# Information provided:
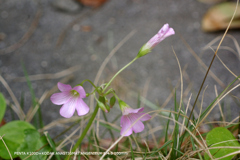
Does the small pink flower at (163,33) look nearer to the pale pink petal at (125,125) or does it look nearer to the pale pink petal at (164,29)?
the pale pink petal at (164,29)

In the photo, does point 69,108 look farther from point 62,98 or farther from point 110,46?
point 110,46

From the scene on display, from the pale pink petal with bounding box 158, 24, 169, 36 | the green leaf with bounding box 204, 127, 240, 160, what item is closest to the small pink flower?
the pale pink petal with bounding box 158, 24, 169, 36

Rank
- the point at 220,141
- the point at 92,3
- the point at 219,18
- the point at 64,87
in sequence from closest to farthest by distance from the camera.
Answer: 1. the point at 64,87
2. the point at 220,141
3. the point at 219,18
4. the point at 92,3

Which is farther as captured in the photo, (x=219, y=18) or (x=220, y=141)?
(x=219, y=18)

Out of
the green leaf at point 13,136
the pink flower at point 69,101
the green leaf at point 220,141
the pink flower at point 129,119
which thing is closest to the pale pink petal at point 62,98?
the pink flower at point 69,101

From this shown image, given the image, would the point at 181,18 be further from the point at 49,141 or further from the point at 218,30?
the point at 49,141

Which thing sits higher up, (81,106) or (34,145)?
(81,106)

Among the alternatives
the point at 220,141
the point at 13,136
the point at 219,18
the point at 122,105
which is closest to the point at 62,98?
the point at 122,105
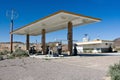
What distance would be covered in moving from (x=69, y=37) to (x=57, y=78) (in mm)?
18793

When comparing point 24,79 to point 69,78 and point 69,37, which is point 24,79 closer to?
point 69,78

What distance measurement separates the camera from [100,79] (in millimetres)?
9273

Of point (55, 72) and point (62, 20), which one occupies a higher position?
Answer: point (62, 20)

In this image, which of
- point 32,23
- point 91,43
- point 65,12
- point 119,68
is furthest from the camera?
point 91,43

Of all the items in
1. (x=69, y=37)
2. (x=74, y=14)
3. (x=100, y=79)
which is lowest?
(x=100, y=79)

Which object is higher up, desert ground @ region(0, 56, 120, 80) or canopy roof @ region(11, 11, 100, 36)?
canopy roof @ region(11, 11, 100, 36)

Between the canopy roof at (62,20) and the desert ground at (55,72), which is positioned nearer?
the desert ground at (55,72)

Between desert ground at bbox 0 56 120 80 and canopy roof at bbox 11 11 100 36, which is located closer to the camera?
desert ground at bbox 0 56 120 80

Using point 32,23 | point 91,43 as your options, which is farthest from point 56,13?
point 91,43

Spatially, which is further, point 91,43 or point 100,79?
point 91,43

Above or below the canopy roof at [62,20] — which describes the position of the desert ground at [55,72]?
below

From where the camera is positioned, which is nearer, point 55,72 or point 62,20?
point 55,72

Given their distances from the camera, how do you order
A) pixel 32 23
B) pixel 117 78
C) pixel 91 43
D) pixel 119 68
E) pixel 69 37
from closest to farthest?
pixel 117 78
pixel 119 68
pixel 69 37
pixel 32 23
pixel 91 43

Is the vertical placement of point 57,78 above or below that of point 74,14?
below
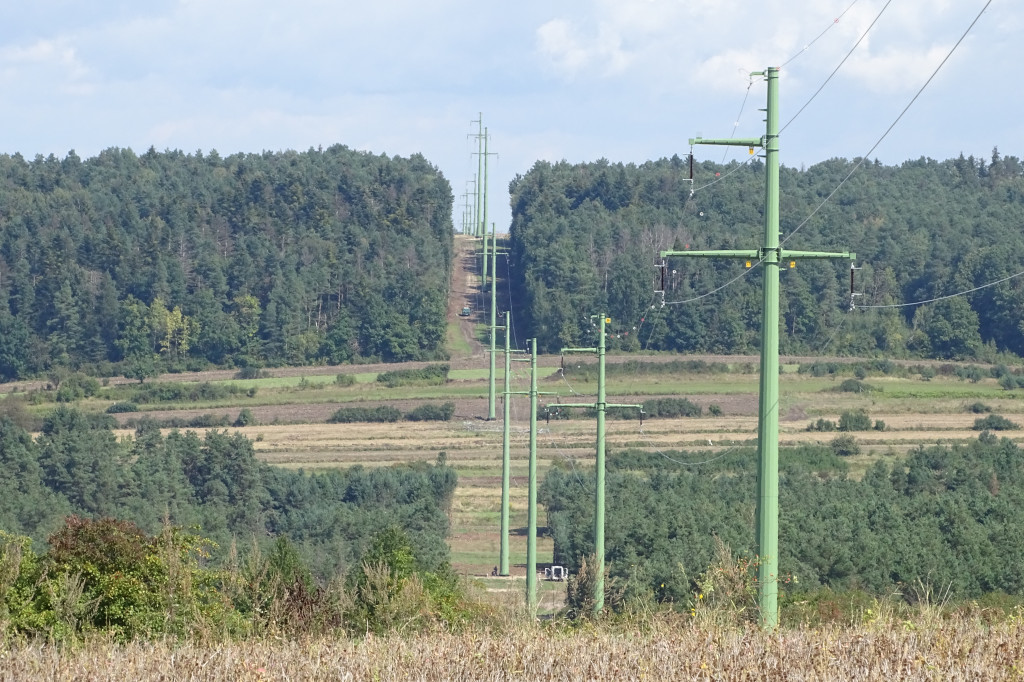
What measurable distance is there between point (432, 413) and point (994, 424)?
31.4 meters

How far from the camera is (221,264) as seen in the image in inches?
4838

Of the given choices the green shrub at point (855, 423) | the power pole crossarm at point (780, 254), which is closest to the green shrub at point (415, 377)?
the green shrub at point (855, 423)

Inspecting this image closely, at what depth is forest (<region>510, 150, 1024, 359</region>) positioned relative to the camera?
9952 cm

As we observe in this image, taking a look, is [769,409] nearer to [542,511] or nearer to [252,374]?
[542,511]

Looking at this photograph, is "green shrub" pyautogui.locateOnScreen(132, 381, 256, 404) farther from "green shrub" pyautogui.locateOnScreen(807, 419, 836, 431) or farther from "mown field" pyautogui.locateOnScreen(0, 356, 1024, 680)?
"green shrub" pyautogui.locateOnScreen(807, 419, 836, 431)

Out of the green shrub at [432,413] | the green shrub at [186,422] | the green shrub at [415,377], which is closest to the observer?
the green shrub at [186,422]

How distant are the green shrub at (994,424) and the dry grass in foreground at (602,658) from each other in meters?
64.5

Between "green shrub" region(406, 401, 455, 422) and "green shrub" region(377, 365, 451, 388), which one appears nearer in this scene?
"green shrub" region(406, 401, 455, 422)

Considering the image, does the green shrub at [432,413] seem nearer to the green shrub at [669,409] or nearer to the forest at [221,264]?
the green shrub at [669,409]

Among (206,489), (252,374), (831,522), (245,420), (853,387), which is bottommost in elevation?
(206,489)

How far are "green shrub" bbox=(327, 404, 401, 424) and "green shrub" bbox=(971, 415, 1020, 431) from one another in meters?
32.6

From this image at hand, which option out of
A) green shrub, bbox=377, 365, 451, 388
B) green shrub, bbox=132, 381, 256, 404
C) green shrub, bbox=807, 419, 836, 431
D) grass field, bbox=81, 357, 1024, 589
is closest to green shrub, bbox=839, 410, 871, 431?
green shrub, bbox=807, 419, 836, 431

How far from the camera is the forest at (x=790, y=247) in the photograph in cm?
9952

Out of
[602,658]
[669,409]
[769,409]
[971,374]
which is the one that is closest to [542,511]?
[669,409]
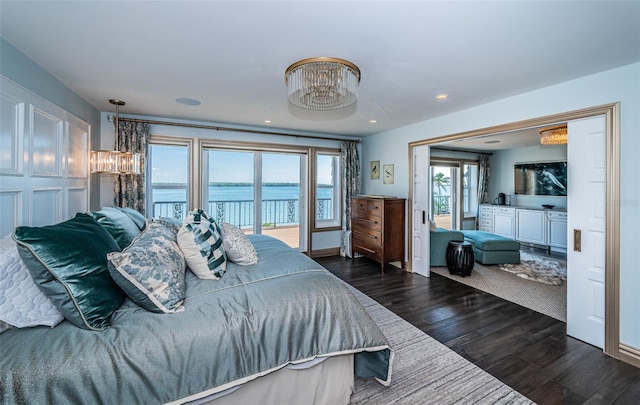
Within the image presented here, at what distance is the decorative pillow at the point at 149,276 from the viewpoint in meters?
1.33

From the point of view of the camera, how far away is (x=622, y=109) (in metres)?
2.22

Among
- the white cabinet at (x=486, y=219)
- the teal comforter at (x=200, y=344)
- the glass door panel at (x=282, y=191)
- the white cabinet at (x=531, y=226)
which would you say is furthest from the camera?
the white cabinet at (x=486, y=219)

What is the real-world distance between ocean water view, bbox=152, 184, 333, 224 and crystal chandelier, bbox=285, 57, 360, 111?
118 inches

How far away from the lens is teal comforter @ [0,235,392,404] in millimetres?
1079

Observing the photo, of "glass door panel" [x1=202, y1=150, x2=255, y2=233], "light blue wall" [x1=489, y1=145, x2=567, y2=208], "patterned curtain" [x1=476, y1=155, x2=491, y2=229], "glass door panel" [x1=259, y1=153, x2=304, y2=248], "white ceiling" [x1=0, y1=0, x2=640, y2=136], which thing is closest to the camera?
"white ceiling" [x1=0, y1=0, x2=640, y2=136]

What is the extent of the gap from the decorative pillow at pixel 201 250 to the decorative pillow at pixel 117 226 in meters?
0.40

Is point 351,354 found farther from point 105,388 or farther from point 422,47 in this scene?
point 422,47

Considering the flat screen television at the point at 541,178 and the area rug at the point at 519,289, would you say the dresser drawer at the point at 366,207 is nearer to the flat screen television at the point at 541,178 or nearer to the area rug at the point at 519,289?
the area rug at the point at 519,289

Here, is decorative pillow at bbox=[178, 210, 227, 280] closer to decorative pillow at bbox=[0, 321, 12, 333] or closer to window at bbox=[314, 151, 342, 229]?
decorative pillow at bbox=[0, 321, 12, 333]

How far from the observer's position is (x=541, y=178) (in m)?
6.15

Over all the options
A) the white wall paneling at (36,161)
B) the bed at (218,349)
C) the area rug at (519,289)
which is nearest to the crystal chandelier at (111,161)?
the white wall paneling at (36,161)

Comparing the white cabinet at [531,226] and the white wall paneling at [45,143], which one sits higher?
the white wall paneling at [45,143]

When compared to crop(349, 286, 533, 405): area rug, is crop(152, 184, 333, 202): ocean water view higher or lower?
higher

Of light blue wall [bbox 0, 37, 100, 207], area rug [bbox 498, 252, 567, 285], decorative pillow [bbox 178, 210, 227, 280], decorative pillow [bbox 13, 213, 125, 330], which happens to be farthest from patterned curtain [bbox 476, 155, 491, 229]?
light blue wall [bbox 0, 37, 100, 207]
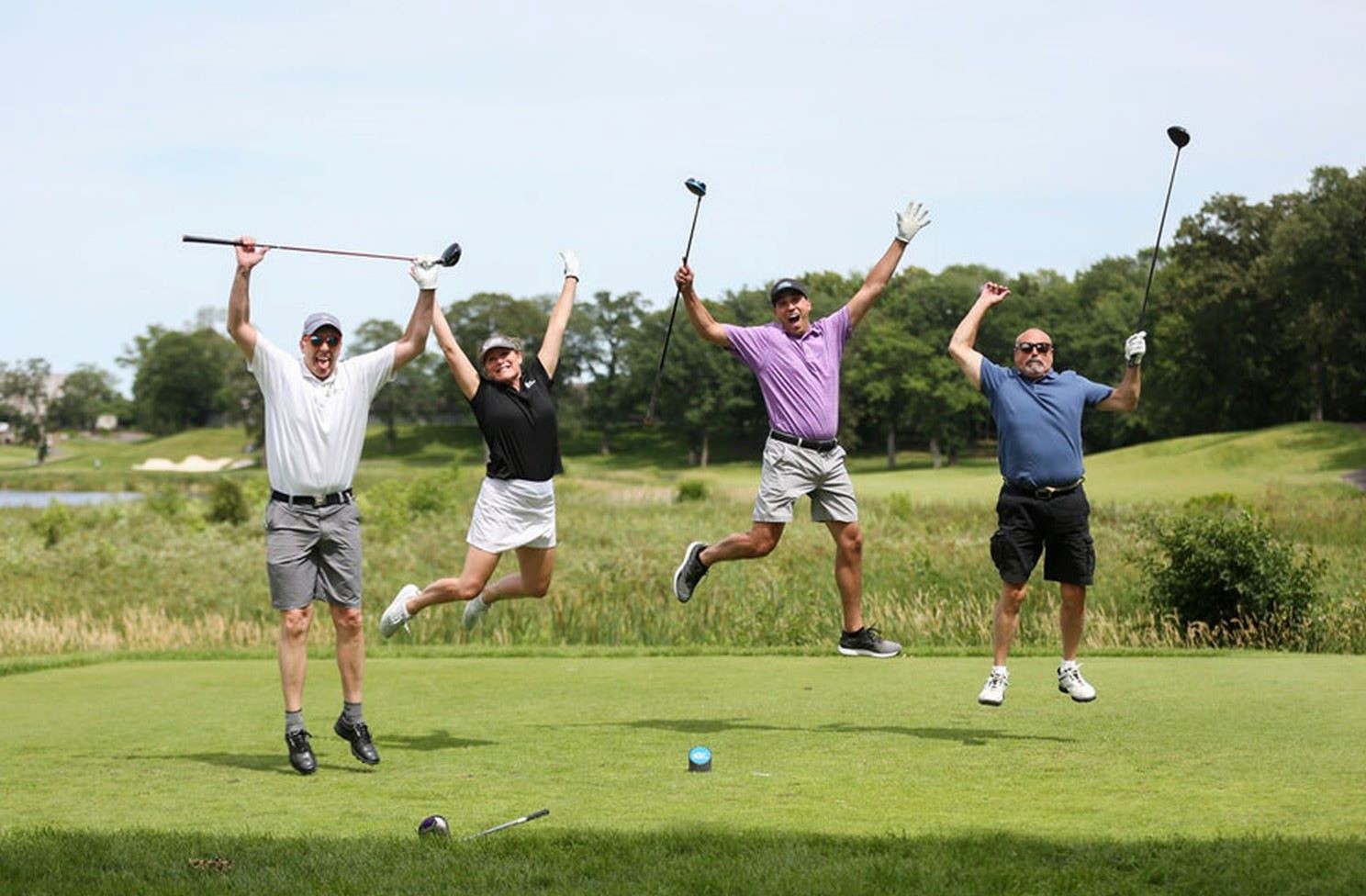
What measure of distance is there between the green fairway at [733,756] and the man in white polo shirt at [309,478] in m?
0.47

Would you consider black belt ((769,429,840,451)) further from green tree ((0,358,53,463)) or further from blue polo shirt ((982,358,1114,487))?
green tree ((0,358,53,463))

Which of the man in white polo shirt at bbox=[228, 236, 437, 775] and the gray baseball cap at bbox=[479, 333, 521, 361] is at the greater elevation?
the gray baseball cap at bbox=[479, 333, 521, 361]

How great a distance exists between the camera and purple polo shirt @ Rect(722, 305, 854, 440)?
977cm

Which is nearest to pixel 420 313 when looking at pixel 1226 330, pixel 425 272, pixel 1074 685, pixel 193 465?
pixel 425 272

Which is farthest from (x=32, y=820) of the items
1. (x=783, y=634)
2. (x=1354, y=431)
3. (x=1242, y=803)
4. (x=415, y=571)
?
(x=1354, y=431)

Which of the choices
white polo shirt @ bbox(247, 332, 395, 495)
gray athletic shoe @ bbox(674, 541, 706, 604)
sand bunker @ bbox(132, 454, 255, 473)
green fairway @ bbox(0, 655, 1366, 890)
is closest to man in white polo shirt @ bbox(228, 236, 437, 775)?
white polo shirt @ bbox(247, 332, 395, 495)

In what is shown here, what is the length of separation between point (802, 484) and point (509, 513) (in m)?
1.82

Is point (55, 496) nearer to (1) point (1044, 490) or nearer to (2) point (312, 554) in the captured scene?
(2) point (312, 554)

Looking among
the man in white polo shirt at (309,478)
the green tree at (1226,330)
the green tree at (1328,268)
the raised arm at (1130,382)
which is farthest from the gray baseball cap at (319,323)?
the green tree at (1226,330)

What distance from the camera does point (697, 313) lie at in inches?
390

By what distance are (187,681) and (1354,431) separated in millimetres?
58365

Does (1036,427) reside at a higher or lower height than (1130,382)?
lower

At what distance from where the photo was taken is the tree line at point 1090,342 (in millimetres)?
64688

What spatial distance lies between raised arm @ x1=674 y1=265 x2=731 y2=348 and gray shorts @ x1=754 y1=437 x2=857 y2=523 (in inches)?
28.3
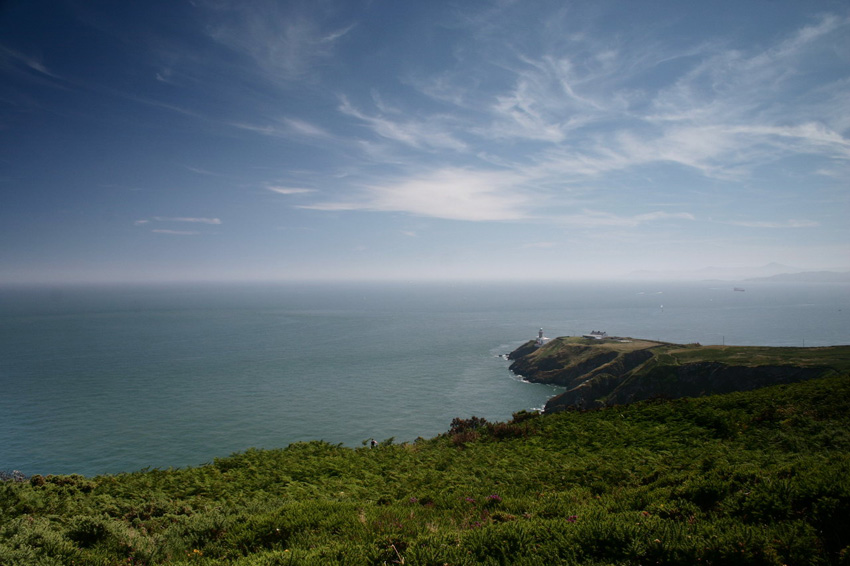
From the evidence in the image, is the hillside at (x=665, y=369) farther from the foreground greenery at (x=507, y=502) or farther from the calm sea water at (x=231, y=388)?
the foreground greenery at (x=507, y=502)

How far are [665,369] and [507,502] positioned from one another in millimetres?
70344

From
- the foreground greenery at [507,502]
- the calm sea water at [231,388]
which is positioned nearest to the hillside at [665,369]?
the calm sea water at [231,388]

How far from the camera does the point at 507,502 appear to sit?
1090 centimetres

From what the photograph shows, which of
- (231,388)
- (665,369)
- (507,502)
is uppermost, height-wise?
(507,502)

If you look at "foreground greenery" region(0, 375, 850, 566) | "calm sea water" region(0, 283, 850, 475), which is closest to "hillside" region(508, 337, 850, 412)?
"calm sea water" region(0, 283, 850, 475)

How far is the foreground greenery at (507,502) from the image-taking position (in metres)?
7.21

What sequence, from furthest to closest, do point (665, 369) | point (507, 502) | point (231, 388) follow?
point (231, 388)
point (665, 369)
point (507, 502)

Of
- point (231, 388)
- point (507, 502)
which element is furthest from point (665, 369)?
point (231, 388)

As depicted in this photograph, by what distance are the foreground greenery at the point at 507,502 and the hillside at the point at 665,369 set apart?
23811mm

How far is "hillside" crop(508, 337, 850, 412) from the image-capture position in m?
56.1

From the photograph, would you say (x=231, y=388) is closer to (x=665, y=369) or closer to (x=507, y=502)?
(x=507, y=502)

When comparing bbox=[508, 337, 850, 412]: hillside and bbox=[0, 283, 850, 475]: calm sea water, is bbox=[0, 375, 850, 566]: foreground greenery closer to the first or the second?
bbox=[508, 337, 850, 412]: hillside

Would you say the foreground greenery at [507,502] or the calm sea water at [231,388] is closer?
the foreground greenery at [507,502]

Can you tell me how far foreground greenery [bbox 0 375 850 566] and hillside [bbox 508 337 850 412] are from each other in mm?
23811
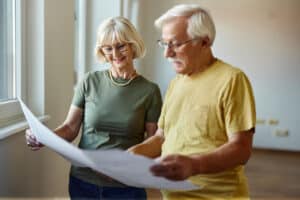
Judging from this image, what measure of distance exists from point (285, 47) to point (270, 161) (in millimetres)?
1507

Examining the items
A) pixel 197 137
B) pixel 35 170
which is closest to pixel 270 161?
pixel 35 170

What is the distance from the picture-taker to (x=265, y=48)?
18.2 feet

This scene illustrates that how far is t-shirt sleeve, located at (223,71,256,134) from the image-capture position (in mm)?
1059

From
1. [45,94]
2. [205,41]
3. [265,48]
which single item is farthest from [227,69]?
[265,48]

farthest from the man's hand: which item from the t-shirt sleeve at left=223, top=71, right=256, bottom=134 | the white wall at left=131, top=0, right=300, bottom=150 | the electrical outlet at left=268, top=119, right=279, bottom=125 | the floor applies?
the electrical outlet at left=268, top=119, right=279, bottom=125

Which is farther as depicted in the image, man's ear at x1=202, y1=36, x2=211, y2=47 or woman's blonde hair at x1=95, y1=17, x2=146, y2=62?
woman's blonde hair at x1=95, y1=17, x2=146, y2=62

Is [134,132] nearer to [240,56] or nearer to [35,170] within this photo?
[35,170]

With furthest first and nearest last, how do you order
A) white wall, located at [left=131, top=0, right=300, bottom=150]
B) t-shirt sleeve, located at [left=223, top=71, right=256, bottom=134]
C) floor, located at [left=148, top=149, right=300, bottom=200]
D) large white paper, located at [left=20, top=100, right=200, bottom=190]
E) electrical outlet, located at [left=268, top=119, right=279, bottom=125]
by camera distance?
electrical outlet, located at [left=268, top=119, right=279, bottom=125], white wall, located at [left=131, top=0, right=300, bottom=150], floor, located at [left=148, top=149, right=300, bottom=200], t-shirt sleeve, located at [left=223, top=71, right=256, bottom=134], large white paper, located at [left=20, top=100, right=200, bottom=190]

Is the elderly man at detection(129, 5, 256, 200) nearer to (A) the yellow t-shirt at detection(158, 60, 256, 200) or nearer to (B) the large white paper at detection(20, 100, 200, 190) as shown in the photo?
(A) the yellow t-shirt at detection(158, 60, 256, 200)

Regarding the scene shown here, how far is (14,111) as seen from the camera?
6.19ft

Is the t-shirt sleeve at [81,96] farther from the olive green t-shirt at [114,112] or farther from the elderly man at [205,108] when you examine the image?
the elderly man at [205,108]

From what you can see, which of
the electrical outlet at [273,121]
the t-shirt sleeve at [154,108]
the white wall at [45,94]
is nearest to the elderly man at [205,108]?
the t-shirt sleeve at [154,108]

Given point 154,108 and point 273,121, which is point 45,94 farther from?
point 273,121

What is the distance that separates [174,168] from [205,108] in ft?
0.91
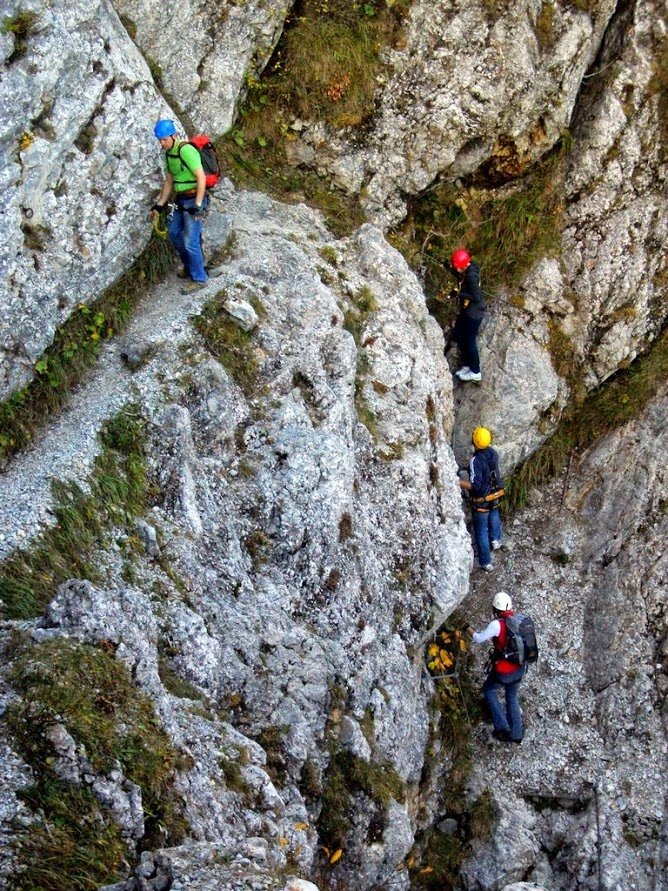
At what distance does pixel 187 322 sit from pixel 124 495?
324 centimetres

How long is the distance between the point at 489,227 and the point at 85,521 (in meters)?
11.7

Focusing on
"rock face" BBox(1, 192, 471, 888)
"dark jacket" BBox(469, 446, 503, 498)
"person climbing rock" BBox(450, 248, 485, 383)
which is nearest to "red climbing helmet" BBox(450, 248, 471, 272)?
"person climbing rock" BBox(450, 248, 485, 383)

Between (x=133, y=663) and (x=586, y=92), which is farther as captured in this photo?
(x=586, y=92)

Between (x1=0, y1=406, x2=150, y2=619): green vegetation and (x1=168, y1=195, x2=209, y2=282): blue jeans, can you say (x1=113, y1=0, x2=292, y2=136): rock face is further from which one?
(x1=0, y1=406, x2=150, y2=619): green vegetation

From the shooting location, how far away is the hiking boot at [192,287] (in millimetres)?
12664

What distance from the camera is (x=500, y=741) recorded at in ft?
49.0

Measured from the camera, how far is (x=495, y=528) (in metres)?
16.7

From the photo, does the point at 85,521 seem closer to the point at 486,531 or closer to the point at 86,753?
the point at 86,753

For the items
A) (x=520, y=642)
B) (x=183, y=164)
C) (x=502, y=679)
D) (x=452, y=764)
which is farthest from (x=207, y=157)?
(x=452, y=764)

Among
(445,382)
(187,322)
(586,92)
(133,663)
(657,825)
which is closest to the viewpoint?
(133,663)

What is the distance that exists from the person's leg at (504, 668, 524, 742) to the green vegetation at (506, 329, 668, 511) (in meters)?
4.99

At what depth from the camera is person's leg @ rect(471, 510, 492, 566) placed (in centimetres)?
1630

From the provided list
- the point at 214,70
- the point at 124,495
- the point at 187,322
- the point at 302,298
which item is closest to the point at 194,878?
the point at 124,495

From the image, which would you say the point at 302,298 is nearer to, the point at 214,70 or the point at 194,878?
the point at 214,70
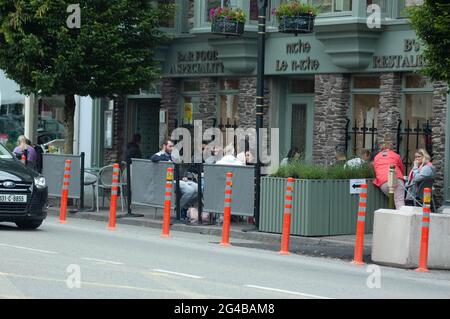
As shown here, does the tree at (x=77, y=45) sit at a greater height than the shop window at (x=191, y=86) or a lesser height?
greater

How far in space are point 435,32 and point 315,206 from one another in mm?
4332

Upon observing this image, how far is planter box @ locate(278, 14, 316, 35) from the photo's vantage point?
24.5 m

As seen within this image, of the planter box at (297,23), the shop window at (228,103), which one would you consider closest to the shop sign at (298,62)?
the planter box at (297,23)

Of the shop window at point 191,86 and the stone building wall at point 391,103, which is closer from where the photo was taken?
the stone building wall at point 391,103

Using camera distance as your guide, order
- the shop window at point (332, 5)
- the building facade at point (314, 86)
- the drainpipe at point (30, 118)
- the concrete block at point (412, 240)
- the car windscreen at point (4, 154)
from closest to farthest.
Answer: the concrete block at point (412, 240), the car windscreen at point (4, 154), the building facade at point (314, 86), the shop window at point (332, 5), the drainpipe at point (30, 118)

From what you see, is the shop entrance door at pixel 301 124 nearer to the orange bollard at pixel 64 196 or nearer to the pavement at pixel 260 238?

# Your task:
With pictures omitted, copy exactly the lines from the one containing "For the items" through the final line of the listing, both included.

# The reply:
For the items
A) (x=520, y=642)
B) (x=183, y=164)
C) (x=502, y=679)
D) (x=452, y=764)
which is farthest from (x=207, y=157)?
(x=452, y=764)

Among
(445,382)
(187,322)
(586,92)
(133,663)
(657,825)
which is closest to the viewpoint?
(133,663)

What is the distance that exists from the person's leg at (504, 668, 524, 742) to the green vegetation at (506, 329, 668, 511) (in meters)?
4.99

At what depth from the camera is person's leg @ rect(471, 510, 492, 566) placed (in centimetres)?
1630

From the provided list
- the point at 214,70
- the point at 124,495
- the point at 187,322
- the point at 302,298
which item is closest to the point at 194,878?
the point at 124,495

From the image, which would you say the point at 302,298 is nearer to, the point at 214,70 or the point at 194,878?
the point at 214,70
As shown here, does the tree at (x=77, y=45) sit at a greater height than the shop window at (x=191, y=86) or a lesser height?
greater

How far in space are point 435,32 and point 315,206 from one another in mm?
4332

Upon observing this image, how far is planter box @ locate(278, 14, 316, 35) from the photo's vantage point?
24.5 m

As seen within this image, of the planter box at (297,23), the shop window at (228,103), which one would you consider closest to the shop sign at (298,62)?
the planter box at (297,23)

Of the shop window at point 191,86 and the stone building wall at point 391,103, which is closer from where the photo was taken?
the stone building wall at point 391,103

Using camera distance as your guide, order
- the shop window at point (332, 5)
- the building facade at point (314, 86)
- the drainpipe at point (30, 118)
- the concrete block at point (412, 240)
- the car windscreen at point (4, 154)
from closest to farthest.
Answer: the concrete block at point (412, 240), the car windscreen at point (4, 154), the building facade at point (314, 86), the shop window at point (332, 5), the drainpipe at point (30, 118)

From what you see, is the shop entrance door at pixel 301 124 nearer to the orange bollard at pixel 64 196 or nearer to the pavement at pixel 260 238?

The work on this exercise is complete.